(Saved entries)
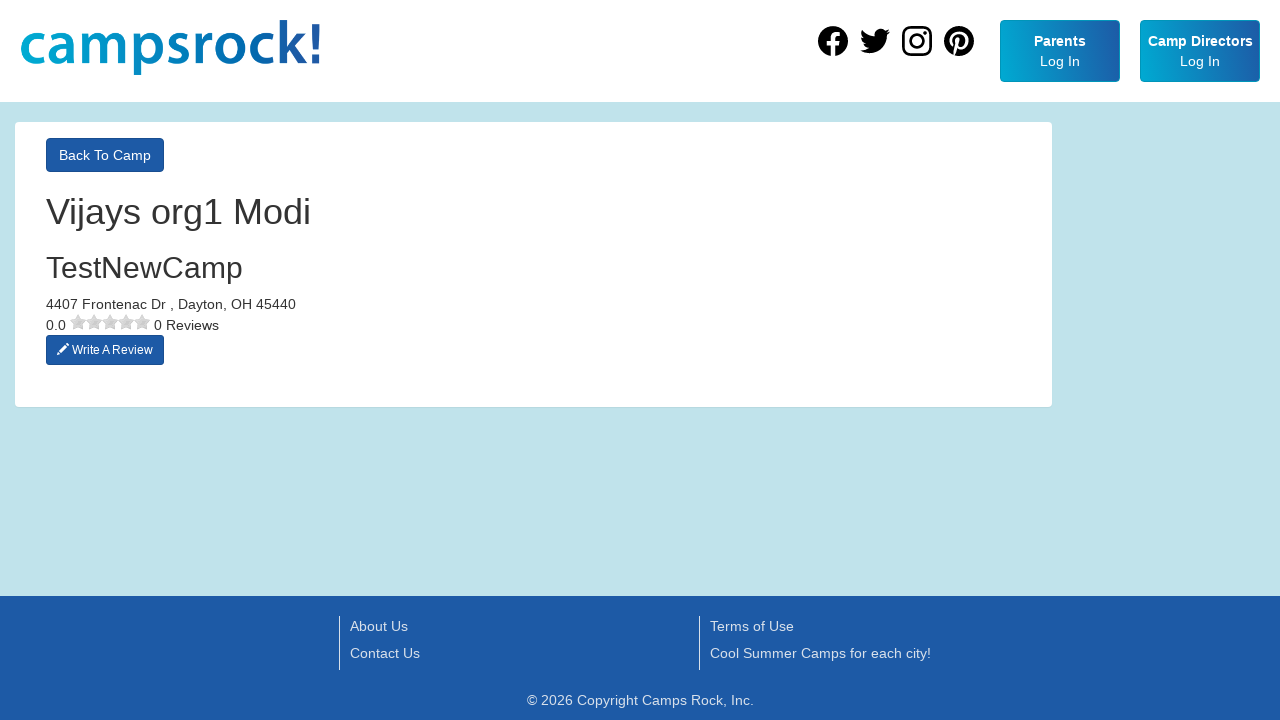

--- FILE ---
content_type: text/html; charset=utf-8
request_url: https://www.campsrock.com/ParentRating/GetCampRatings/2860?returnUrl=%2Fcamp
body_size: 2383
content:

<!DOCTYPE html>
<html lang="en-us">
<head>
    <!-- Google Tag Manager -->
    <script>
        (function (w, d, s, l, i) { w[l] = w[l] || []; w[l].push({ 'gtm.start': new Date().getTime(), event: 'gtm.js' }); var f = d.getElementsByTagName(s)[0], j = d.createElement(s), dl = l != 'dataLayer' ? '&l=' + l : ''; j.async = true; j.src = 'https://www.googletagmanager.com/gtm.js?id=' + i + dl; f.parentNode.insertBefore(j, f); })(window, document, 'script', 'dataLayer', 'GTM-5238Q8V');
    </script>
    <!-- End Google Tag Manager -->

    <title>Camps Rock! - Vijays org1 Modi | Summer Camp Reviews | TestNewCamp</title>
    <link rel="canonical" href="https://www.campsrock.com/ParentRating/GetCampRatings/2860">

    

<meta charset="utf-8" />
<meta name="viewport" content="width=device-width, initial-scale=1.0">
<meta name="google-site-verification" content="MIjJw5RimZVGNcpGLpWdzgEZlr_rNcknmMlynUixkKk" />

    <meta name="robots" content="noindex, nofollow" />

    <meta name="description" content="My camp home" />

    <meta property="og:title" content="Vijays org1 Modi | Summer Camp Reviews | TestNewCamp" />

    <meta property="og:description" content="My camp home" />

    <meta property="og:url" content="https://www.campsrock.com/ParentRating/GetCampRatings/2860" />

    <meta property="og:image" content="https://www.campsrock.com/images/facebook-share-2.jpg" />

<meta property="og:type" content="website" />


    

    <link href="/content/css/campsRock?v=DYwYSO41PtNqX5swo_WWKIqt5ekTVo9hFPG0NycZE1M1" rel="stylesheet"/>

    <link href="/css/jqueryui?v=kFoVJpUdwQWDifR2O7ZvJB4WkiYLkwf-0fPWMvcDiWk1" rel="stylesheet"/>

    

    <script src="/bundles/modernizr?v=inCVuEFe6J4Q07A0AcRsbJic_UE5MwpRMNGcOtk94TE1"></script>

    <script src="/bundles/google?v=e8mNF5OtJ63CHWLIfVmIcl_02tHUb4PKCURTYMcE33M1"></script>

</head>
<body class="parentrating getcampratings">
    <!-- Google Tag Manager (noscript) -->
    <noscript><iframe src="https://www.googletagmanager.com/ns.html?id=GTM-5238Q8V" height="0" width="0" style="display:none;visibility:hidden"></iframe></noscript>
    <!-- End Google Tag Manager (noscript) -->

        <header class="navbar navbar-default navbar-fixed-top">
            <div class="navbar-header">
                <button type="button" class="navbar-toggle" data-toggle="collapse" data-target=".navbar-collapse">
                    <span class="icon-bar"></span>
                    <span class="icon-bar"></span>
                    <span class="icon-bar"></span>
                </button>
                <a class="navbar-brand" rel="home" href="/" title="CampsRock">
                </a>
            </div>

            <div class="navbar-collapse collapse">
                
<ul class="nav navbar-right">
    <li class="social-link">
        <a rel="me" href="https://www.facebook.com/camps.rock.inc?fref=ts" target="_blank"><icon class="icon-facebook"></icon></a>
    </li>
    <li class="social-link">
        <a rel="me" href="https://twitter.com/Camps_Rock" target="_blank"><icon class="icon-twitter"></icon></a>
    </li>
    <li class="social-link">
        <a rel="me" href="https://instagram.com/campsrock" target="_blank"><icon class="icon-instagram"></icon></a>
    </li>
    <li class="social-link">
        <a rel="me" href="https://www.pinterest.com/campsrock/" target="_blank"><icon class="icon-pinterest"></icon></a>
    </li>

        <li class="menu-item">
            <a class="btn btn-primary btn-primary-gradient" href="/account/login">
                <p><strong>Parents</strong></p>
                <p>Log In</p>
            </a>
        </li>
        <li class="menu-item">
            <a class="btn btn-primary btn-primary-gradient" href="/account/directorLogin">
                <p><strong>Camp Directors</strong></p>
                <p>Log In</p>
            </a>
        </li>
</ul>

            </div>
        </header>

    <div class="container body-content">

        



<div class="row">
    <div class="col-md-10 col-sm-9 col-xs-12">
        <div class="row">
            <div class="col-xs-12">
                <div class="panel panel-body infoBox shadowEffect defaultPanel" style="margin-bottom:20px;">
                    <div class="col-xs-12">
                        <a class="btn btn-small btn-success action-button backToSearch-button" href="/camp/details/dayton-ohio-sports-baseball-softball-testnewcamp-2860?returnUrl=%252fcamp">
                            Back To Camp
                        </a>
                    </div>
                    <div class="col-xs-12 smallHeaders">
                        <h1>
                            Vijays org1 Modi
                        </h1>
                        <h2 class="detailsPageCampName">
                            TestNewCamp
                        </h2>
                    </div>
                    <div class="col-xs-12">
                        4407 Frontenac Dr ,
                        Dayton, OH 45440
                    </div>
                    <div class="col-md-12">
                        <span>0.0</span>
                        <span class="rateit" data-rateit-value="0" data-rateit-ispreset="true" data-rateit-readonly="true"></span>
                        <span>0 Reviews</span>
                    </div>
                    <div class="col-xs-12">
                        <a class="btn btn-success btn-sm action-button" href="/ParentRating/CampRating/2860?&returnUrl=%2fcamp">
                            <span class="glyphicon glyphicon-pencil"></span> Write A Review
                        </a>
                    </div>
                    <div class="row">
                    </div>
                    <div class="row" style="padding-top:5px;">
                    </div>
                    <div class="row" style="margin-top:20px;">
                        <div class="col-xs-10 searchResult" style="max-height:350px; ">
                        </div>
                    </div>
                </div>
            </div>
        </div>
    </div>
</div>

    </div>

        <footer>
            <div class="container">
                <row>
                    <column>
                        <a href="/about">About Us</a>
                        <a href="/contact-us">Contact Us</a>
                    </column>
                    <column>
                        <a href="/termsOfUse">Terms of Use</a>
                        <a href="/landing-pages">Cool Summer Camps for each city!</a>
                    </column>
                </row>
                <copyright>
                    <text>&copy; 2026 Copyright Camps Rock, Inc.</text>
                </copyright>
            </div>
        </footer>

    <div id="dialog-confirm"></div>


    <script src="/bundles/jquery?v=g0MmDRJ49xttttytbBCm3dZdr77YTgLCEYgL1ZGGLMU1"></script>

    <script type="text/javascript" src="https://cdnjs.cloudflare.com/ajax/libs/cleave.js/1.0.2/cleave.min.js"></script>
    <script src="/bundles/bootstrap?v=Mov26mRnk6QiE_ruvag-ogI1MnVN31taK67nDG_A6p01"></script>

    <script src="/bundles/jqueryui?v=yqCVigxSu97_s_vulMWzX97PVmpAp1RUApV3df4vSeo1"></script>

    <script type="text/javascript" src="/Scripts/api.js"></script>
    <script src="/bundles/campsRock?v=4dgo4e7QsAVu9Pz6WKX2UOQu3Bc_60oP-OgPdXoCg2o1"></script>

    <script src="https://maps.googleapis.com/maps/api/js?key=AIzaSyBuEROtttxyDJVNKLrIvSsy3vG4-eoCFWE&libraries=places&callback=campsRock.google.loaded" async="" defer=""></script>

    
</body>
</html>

...

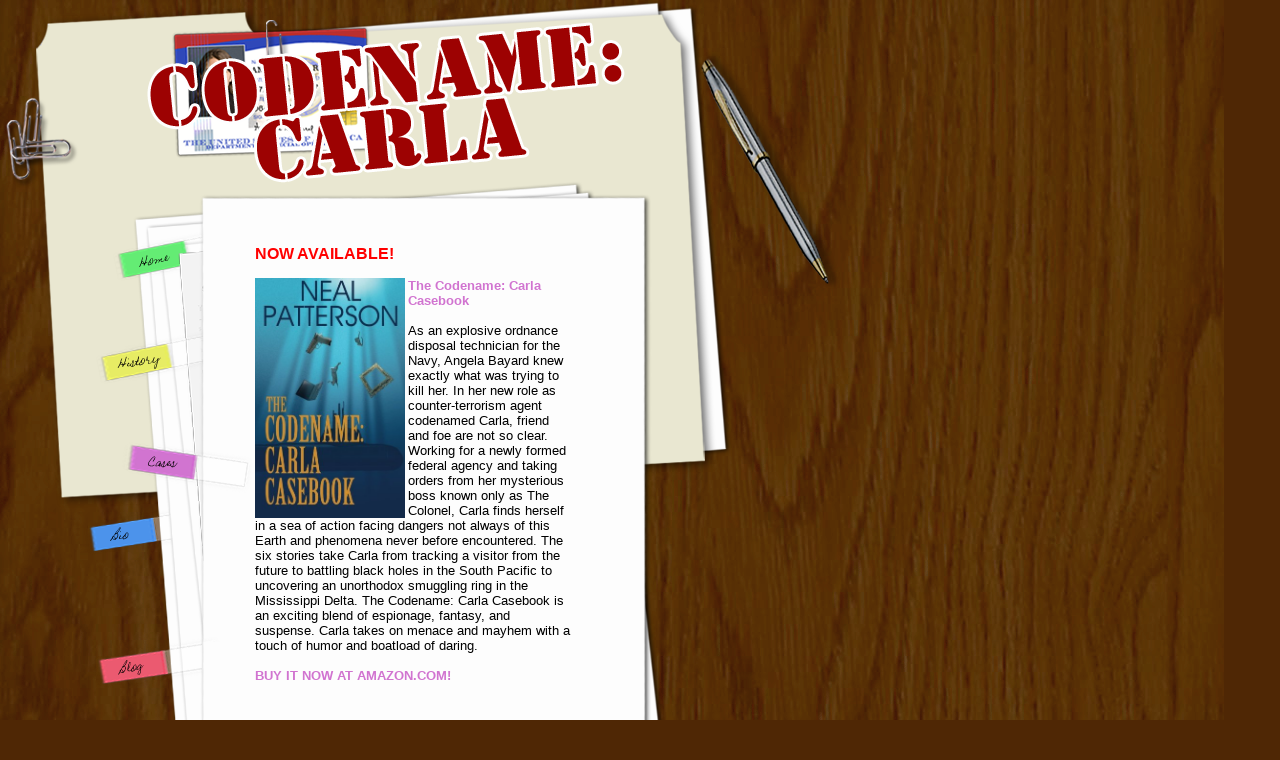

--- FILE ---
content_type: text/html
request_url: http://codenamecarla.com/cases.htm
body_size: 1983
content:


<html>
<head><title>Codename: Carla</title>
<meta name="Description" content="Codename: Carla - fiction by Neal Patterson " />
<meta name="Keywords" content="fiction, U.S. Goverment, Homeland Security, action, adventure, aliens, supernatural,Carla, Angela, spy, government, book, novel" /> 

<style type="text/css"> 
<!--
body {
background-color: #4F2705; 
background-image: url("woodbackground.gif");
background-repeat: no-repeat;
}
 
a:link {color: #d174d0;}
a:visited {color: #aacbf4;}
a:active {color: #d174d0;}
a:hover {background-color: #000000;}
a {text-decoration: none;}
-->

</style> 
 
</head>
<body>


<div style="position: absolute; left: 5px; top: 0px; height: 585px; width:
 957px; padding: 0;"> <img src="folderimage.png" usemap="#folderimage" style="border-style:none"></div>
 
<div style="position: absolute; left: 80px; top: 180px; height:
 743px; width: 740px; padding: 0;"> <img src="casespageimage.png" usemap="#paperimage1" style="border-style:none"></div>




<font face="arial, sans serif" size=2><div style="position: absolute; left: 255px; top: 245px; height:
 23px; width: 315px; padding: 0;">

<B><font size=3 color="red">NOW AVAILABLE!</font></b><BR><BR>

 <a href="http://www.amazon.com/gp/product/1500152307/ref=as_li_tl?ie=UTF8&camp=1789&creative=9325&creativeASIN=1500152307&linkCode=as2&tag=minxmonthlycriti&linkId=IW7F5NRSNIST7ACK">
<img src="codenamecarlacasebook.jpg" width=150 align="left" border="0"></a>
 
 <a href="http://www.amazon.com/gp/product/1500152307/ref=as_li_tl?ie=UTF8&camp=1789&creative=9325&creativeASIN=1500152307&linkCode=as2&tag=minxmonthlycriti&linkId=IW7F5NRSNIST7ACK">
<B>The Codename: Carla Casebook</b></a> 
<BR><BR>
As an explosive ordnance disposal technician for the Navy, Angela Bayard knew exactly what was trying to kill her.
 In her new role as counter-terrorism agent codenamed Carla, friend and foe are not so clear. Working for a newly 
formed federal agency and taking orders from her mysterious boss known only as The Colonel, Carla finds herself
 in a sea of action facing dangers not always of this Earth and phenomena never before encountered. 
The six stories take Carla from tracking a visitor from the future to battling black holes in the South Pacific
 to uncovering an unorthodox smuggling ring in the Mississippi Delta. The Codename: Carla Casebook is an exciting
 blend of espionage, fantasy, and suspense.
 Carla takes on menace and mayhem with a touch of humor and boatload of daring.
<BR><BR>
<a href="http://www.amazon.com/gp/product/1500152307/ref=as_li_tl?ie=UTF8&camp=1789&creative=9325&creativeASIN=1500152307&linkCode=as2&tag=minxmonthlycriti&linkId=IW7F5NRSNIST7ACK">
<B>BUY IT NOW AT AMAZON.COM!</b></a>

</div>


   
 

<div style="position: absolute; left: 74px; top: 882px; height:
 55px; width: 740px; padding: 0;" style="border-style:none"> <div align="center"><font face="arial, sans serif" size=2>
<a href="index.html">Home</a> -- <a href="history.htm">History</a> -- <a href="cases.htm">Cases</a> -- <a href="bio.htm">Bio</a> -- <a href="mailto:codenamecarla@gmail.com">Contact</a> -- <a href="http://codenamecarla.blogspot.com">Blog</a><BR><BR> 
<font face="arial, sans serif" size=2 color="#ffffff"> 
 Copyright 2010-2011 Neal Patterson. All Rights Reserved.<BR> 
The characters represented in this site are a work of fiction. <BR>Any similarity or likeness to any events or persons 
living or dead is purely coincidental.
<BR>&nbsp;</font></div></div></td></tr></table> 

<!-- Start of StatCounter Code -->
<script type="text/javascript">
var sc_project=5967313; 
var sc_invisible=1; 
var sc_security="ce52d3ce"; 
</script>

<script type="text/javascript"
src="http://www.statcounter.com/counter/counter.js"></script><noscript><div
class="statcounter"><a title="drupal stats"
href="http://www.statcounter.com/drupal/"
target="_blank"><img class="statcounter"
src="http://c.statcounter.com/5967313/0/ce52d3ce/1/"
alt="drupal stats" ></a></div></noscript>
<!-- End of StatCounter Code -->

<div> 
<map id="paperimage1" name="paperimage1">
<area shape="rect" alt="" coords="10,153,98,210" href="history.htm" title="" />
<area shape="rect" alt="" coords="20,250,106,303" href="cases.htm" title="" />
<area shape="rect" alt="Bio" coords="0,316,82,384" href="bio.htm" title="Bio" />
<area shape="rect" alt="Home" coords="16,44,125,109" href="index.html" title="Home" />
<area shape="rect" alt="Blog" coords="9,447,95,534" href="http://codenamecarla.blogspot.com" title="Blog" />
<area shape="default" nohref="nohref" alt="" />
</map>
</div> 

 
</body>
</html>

Exercise brief
Whenever a line of the data includes "stylesheet", copy that line.

Answer to this exercise
    <link href="/content/css/campsRock?v=DYwYSO41PtNqX5swo_WWKIqt5ekTVo9hFPG0NycZE1M1" rel="stylesheet"/>
    <link href="/css/jqueryui?v=kFoVJpUdwQWDifR2O7ZvJB4WkiYLkwf-0fPWMvcDiWk1" rel="stylesheet"/>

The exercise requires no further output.